Monday, December 31, 2012

Aku Menunggumu


Aku menahan sepi sendiri
Ketika kau akan pergi sejenak untuk merangkai harimu
Adalah ketidak tahuanku yang berbicara akan hal ini,
Namun ku yakinkan kebersamaan ini untuk mencukupi ketiadaanmu.
Sesaat lagi…..Esok…..Dan nanti…..
Engkau menutup hari ini dengan cintamu.
Kesempatan untuk selalu denganmu terhenti sesaat oleh waktu yang akan meminjam jiwamu,
Tetapi aku hanya menitipkan hati ini, bahwa engkau akan kembali membawa hati ini lagi,
Entah dalam hitungan hari,
Entah dalam bilangan minggu,
Dan entah juga dalam satu purnama.
Kehendak hati yang selalu mengharap engkau untuk tetap di sini,
Tergantikan oleh sebuah jawaban mulia yang aku dengar darimu.
Kini tlah ku sadari bahwa aku juga tak bisa melepaskan diri ini dari dirimu.

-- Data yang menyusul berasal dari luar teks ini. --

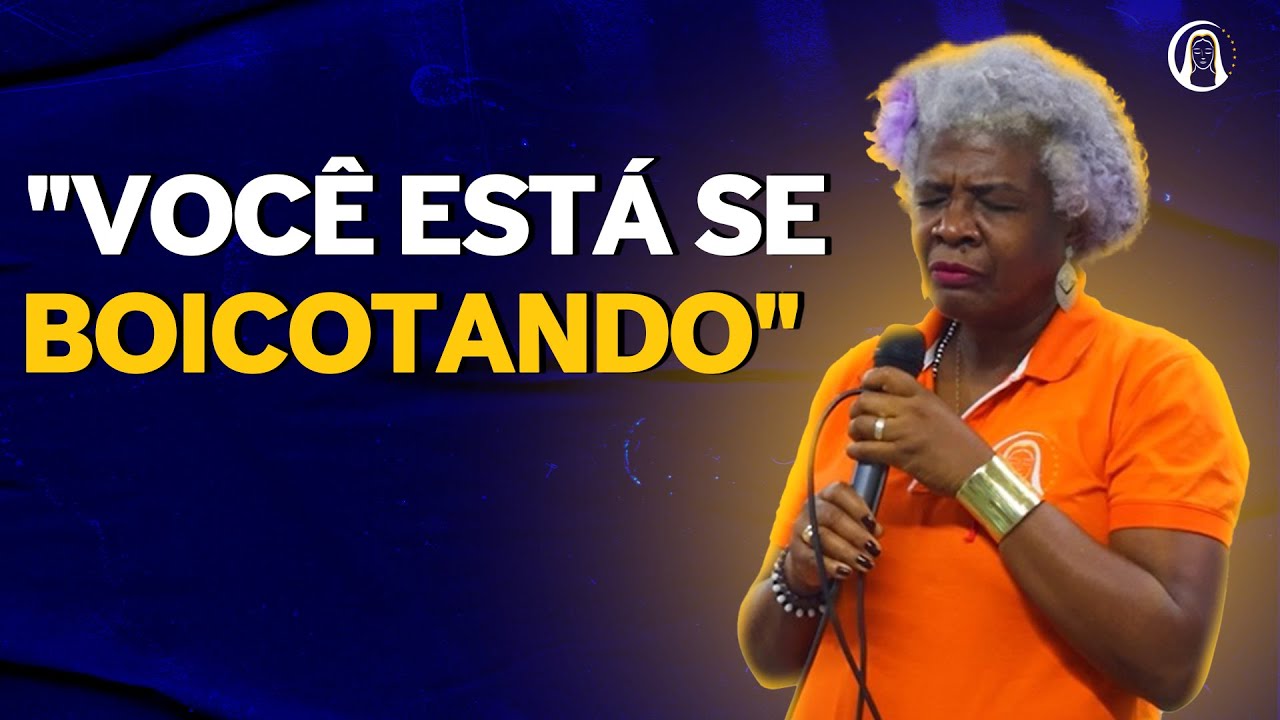 VOCÊ É O PROBLEMA... MAS TAMBÉM É A SOLUÇÃO! | Sarita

Mampukah aku melawan waktu yang senantiasa menyuguhkan ketiadaanmu ?
Sanggupkah aku mengalahkan hari yang memberi arti sepi ?

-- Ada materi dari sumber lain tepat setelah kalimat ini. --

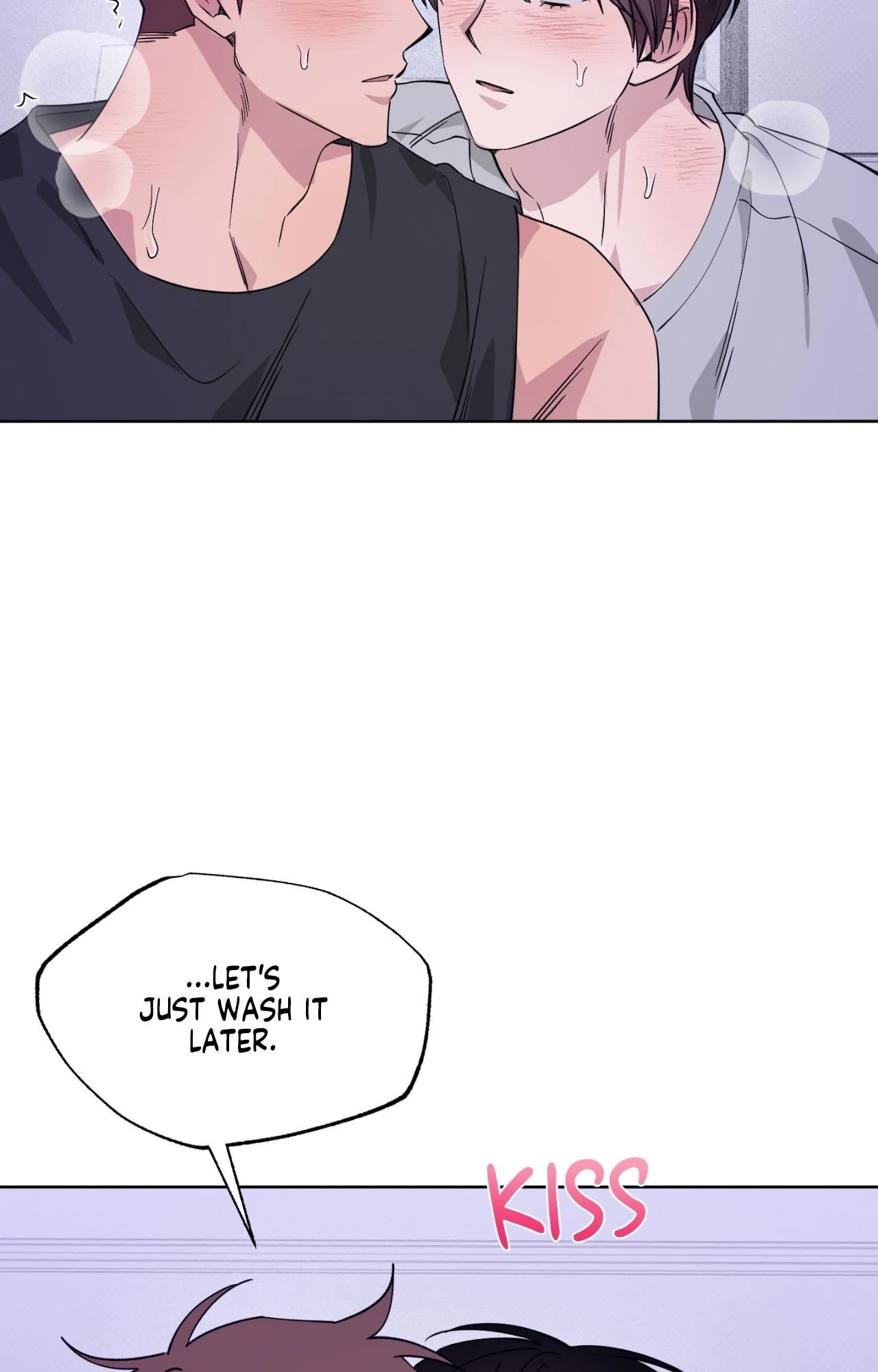 Lucky in Love - Chapter 69 manhwa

Dan apakah aku bisa memberi makna pada cinta tanpamu di sini ?
Separuh dari jiwa ku tinggal di sini untuk bersama ku
Sementara sebagian dari itu ikut serta
untuk menjagamu.
Senandung harapku hanya ingin kau kembali dengan cinta ku,
Karena aku di sini untukmu.
Lantunan permohonanku adalah engkau selalu ada,
Sebab ku ingin menghapus sepi ini disaat kau dan aku bersama,
Kini ku siapkan hati ini untuk melepas kepergianmu,
Namun selalu ku buka hati ini untuk menyambutmu.
Aku titip cinta ini…
Aku pinjam waktumu untuk ku…
Hingga engkau berpulang dalam damaimu.